Becoming a Regex Wizard with Komodo IDE's Rx Toolkit

Quick! Write a regular expression that matches an unbroken sequence of alphanumeric characters and underscores, but does not start with a digit.

Whoa, whoa, hold on. Wait a minute. If you are like me, you might be thinking "what an earth is a 'regular expression'?" I can think of a whole bunch of irregular expressions. What makes an expression "regular"?

It turns out those computer scientists have invented a whole new language for describing sequences of printable characters...and they call that language "regular expressions". For example, they have come up with the idea that [0-9]+ describes any positive integer number. They've also decided that cat|dog matches the word "cat" or the word "dog", but not "catdog", "dogcat", or "gadoct". They have even come up with the bizarre idea that [A-Z0-9._%+-]+@[A-Z0-9.-]+\.[A-Z]{2,} describes almost any one person's e-mail address.

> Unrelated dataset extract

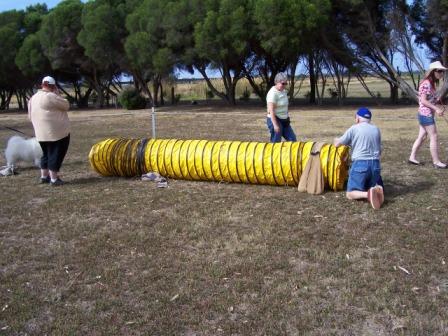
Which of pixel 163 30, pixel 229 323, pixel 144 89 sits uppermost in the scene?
pixel 163 30

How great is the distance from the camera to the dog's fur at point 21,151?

I don't know about you, but that is all Greek to me. Fortunately, Komodo IDE has just the right tool that speaks my language: Rx Toolkit. Even if you speak Greek, Rx Toolkit has exactly what you need to easily understand, write, and work with regular expressions, colloquially known as "regex".

Understanding Regexes

Let us take that last regex above, the one that supposedly matches e-mail addresses.

Regex Toolkit Komodo IDE

Well what do you know, it actually does work... I admit I did have to toggle the "case insensitive" flag over on the right of the window -- you will see it highlighted in blue. (Mousing over each options gives you the rundown on what it actually does.)

Whenever you have a regex that just does not make sense, throw it into Rx Toolkit along with some input, and the tool will help you decipher that Greek, like this doozy:

Regex Toolkit Komodo IDE

Writing Regexes

Okay, so Rx Toolkit can easily help verify that a regex works, but what about if gulp you actually have to write one?

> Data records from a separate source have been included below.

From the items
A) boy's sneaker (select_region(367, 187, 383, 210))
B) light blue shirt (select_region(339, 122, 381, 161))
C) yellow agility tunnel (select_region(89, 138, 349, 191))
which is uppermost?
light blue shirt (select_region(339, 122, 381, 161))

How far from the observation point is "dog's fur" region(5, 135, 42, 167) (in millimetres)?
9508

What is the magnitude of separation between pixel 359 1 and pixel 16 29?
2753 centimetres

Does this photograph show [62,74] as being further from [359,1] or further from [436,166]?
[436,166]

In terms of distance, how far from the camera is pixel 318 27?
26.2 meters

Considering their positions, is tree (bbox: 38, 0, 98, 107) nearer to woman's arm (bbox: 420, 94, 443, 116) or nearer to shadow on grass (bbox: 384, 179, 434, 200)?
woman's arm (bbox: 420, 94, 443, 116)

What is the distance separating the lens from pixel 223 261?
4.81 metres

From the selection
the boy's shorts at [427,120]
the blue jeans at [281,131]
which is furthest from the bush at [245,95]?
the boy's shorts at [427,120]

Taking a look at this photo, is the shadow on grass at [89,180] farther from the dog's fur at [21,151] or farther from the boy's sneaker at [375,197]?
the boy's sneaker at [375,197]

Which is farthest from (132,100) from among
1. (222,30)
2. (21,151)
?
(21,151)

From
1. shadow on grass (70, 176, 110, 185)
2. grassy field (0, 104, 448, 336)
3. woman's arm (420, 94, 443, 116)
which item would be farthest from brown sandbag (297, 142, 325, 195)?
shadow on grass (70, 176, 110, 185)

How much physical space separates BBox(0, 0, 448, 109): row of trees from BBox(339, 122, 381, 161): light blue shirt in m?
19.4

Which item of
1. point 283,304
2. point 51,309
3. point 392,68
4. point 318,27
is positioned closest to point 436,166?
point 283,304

The easiest way to get started is to go ahead and put the text you want to match against in the "Search Text" box. You can put multiple possibilities on multiple lines, as Rx Toolkit will match each line individually if you keep the "m" option turned off.

Let us consider the original question in this blog post, writing a regex that matches an "unbroken sequence of alphanumeric characters and underscores, but does not start with a digit".

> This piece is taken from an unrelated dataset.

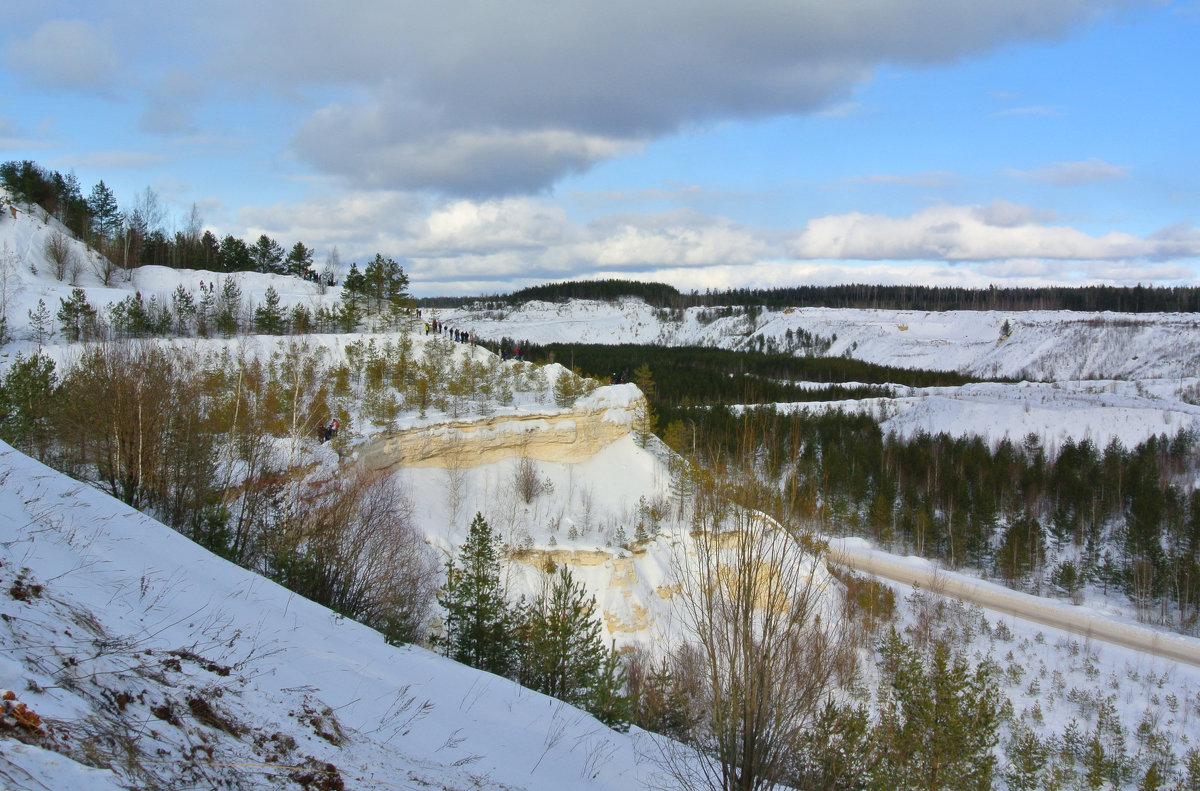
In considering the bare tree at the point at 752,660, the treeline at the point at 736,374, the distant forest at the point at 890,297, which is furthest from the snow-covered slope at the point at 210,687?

Well I can think of a few character sequences that fit that criteria:

  • activestate
  • KomodoIDE_10_1
  • X

Let us put those in the "Search Text" box.

Now, where to begin with the regex? Well since we have been told that [0-9]+ matches the digits of a positive integer, we will try [A-Z]+ and see where that gets us.

Regex Toolkit Komodo IDE

Progress! Rx Toolkit shows us we got it at least partially right by highlighting each part of the matching input text and showing results in the bottom pane.

After a bit more tinkering, I think I managed to get something:

Regex Toolkit Komodo IDE

Awesome! All of the text highlights and the bottom pane shows success. Now we need to make sure we do not accidentally match character sequences that are not valid, like the number 11.

Regex Toolkit Komodo IDE

As you probably guessed, I got it wrong. After some more fiddling around I came up with this possible solution:

Regex Toolkit Komodo IDE

Thank you Rx Toolkit!

Working With Regexes

Even if you are already a regex wizard, juggling between the different regex implementations between programming languages can be tricky. Fortunately, Rx Toolkit supports Perl, Python, PHP, Ruby, JavaScript, and Tcl regex syntaxes. Write one regex, test for all languages right from Komodo! Just click on the little icon to the right of the "Regular Expression" input box to switch between implementations.

Conclusion

Komodo IDE's Rx Toolkit is your one-stop shop for understanding, writing, and working with regular expressions in real time. The ability to toggle between six major programming languages' regex implementations on-the-fly is incredibly powerful and useful. Whether you are a regex newbie or a seasoned veteran, this versatile tool is a must have in your developer arsenal.